Posts Tagged ‘Brookville Roadster’
The original floors for many vintage automobiles were made of wood. This was okay 80 years ago. The 1928-31 Model A Ford used a combination of steel floor pans and some wood up front. The Brookville Roadster 1928-29 Ford roadster body is equipped with very nice steel floor pans and was set up for a rumble seat. Having designed a custom frame / chassis for my 1929 Ford roadster hot rod forced me to remove the entire metal floor. Using a C4 Corvette suspension for the chassis / frame on the 1929 Ford hot rod required a narrower frame / chassis width in the rear. My chassis / frame sits inside of the roadsters body rails at the rear of the hot rod.
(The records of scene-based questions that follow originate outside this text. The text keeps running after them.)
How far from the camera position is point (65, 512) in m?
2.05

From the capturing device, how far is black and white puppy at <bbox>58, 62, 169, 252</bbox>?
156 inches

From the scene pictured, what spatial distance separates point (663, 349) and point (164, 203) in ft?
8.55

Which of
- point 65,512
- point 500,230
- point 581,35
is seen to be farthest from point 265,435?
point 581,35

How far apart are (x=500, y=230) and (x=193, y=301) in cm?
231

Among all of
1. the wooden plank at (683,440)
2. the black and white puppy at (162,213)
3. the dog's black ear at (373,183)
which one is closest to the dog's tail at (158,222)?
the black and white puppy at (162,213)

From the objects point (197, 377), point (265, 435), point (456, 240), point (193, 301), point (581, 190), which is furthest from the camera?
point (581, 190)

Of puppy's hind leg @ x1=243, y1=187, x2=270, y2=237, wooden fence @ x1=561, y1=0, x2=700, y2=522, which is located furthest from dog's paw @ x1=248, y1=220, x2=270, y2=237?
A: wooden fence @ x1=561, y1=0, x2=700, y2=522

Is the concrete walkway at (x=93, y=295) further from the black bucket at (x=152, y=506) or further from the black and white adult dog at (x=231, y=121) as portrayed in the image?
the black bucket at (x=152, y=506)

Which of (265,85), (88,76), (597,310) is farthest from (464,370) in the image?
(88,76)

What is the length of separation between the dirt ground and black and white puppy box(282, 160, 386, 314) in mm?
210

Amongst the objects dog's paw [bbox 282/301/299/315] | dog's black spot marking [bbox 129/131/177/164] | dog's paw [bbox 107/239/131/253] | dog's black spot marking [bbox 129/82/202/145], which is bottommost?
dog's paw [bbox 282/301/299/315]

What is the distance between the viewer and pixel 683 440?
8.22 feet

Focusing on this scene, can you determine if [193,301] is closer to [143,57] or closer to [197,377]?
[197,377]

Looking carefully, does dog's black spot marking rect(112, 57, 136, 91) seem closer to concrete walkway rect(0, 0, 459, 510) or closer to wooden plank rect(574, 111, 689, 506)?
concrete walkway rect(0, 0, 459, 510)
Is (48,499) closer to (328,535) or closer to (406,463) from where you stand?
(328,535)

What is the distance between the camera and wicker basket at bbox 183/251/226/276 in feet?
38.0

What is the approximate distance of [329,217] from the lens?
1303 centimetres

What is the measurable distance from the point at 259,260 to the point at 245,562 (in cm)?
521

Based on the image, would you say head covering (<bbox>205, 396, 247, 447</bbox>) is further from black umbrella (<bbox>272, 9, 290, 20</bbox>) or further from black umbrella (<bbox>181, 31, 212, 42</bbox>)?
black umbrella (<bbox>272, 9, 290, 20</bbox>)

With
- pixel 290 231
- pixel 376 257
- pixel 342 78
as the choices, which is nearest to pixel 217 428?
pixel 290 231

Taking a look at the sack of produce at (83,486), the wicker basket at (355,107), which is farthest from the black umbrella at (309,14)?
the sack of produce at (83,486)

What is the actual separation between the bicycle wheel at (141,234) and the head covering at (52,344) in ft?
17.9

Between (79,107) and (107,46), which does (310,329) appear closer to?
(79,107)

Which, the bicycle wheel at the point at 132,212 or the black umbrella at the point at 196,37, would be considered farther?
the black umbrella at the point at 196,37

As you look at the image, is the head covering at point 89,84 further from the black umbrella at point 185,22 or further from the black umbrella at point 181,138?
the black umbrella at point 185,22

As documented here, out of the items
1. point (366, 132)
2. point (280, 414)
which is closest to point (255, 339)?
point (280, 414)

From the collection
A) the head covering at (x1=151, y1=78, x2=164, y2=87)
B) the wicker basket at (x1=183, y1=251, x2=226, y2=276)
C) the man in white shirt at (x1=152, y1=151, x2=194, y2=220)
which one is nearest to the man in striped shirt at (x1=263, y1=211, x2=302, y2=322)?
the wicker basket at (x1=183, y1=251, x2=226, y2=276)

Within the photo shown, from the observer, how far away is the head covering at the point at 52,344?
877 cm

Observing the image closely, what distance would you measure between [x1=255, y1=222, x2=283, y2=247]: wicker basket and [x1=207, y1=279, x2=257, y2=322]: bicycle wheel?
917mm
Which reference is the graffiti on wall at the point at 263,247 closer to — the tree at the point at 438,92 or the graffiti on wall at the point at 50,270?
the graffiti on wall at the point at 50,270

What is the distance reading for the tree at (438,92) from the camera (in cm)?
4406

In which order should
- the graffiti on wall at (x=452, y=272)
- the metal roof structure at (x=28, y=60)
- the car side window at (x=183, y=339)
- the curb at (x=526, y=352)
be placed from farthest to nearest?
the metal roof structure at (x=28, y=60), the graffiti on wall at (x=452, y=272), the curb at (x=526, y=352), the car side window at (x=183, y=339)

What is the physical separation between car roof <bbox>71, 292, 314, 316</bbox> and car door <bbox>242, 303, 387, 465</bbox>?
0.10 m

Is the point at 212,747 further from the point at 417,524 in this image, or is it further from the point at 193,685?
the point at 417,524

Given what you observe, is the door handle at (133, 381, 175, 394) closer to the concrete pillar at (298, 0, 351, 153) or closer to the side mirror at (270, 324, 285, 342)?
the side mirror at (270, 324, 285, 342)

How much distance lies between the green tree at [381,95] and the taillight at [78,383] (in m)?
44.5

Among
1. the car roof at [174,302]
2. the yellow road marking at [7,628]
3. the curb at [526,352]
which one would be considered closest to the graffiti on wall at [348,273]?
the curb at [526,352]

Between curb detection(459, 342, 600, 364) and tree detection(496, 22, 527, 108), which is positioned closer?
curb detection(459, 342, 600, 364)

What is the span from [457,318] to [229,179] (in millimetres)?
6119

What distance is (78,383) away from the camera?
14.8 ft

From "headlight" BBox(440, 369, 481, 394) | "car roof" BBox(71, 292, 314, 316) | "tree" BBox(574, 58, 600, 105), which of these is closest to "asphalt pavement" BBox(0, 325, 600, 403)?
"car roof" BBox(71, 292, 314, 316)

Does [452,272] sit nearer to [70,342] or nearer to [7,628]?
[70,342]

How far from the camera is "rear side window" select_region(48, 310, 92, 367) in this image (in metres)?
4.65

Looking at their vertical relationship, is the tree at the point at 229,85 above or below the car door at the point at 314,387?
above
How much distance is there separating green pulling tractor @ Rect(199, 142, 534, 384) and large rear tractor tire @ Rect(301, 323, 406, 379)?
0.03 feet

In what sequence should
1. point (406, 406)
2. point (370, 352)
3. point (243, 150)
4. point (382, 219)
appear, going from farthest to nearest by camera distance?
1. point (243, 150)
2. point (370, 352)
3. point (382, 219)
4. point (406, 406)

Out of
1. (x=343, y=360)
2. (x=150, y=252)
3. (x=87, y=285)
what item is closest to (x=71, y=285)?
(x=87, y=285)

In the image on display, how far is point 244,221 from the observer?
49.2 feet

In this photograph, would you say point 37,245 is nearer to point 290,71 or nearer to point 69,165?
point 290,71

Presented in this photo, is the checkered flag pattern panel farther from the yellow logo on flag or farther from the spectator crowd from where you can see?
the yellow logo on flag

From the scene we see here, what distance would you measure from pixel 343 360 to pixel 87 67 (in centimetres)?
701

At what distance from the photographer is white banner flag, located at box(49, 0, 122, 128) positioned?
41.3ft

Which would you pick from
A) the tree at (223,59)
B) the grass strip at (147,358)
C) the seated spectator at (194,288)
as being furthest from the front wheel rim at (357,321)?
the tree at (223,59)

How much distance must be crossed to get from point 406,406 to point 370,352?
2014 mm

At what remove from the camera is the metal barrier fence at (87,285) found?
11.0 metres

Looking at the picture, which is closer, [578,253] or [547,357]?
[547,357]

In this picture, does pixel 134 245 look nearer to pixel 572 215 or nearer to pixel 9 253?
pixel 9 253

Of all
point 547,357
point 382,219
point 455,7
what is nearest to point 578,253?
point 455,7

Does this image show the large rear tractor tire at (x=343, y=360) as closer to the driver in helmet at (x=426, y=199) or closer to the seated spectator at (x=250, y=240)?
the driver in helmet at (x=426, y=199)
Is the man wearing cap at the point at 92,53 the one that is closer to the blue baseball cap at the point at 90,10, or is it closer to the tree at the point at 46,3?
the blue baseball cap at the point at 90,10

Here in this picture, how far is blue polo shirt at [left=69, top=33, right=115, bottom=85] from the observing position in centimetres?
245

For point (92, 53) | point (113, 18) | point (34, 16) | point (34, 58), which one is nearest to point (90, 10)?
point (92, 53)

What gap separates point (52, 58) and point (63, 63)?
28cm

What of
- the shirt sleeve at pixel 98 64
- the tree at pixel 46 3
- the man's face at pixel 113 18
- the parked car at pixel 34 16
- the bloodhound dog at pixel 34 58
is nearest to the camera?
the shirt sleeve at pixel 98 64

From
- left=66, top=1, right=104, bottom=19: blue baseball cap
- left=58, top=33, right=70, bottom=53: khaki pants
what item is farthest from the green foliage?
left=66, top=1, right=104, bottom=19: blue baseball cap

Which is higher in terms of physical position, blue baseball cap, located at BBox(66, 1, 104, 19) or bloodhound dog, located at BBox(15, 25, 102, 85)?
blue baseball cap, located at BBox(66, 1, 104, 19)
The original Henry Ford design has the entire body sitting on top of the 1928-31 Model A chassis / frame. This was a good design for the time, as the body also provided strength to the lightly made ladder style chassis / frame. Part of my body modifications necessitated the rear floor cross member to be removed and moved a few inches towards the front of the car. Because of this modification the rear floor pan could not be re-used easily. I did consider making new metal floor pans but did not like the 0.5 inch difference between the height of the floor and the roadsters body frame rails and floor cross members. Wanting a nice flat floor even with the top of the roadsters body frame and floor cross members I thought plywood would work but would seal them with fiber glass. Below are a few pictures of this messy process.
Step 1: After giving this a bit of thought, and having done a fair bit of drywall work in all of the houses I have owned, it made sense to trim the edges of the new 0.5 inch plywood floor cut outs with metal drywall j-mold. It fits perfectly over the plywood edges to seal and provide a nicely finished edge. Small nails were used to tack each piece in place.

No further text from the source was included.